The new work is in addition to an expansion that Polymax completed last year. That $1.5 million project almost doubled the firm's annual production capacity.
New equipment was installed in Waukegan in July. The expansion increased Polymax's annual production capacity to almost 18 million pounds. The firm primarily makes compounds based on styrenic block copolymers and related alloys.
Polymax also recently expanded two lines of medical-grade thermoplastic elastomer materials used in products related to the COVID-19 crisis. A soft medical grade will be made in the U.S. for the first time.
Polymax is owned by Polymax Elastomer Technology Co. Ltd. of Nantong, China. The firm also operates a compounding plant in Nantong. Although Polymax is based in China, Castile said the firm is majority-owned by U.S. taxpayers.
Since February, Polymax has actively been increasing production of medical-grade TPEs. One of the grades is used in an aspirator part.
With growing demand for medical-grade TPEs, Polymax has increased its focus on making TPEs for facemasks. TPEs have been identified as a substitution for traditional materials used to make facemasks, such as silicone and latex, officials said.
In a news release, Castile said that Polymax "can meet the demanding needs" respirators and other PPE applications used to treat COVID-19. "Our ability to also provide custom TPE solutions without the typical high cost associated with these solutions has been important for many molders as they continue to develop and introduce new products," he added.
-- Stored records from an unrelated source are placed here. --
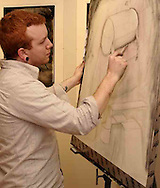 Nick Satinover, from Kettering works on a drawing at the 2007 Arts Gala at Wright State University, Saturday evening..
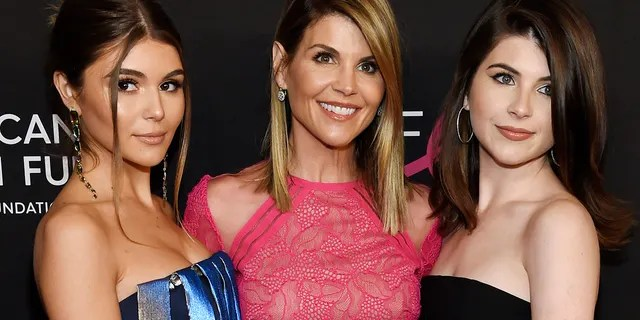 """In this Feb. 28, 2019 file photo, actress Lori Loughlin, center, poses with daughters Olivia Jade Giannulli, left, and Isabella Rose Giannulli at the 2019 """"An Unforgettable Evening"""" in Beverly Hills, Calif. (Photo by Chris Pizzello/Invision/AP, File)"""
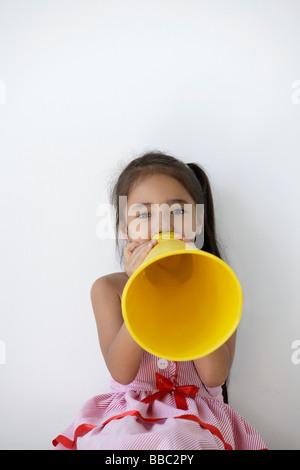 Ein junges Mädchen spielt mit einem gelben Kegel - Stockfoto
"The COVID-19 crisis has quickly created an urgency to source TPE products domestically."
Castile said May 11 that as production work has returned to the U.S. from China, Polymax has seen different types of reshoring.
"Some of it is firms that have been sourced in China or elsewhere looking for a new supplier," he explained. "And some of it is because of increased demand from hospitals and health care systems for domestic products.
"COVID-19 has been the spark for the new demand. We can't ship some materials fast enough," he said.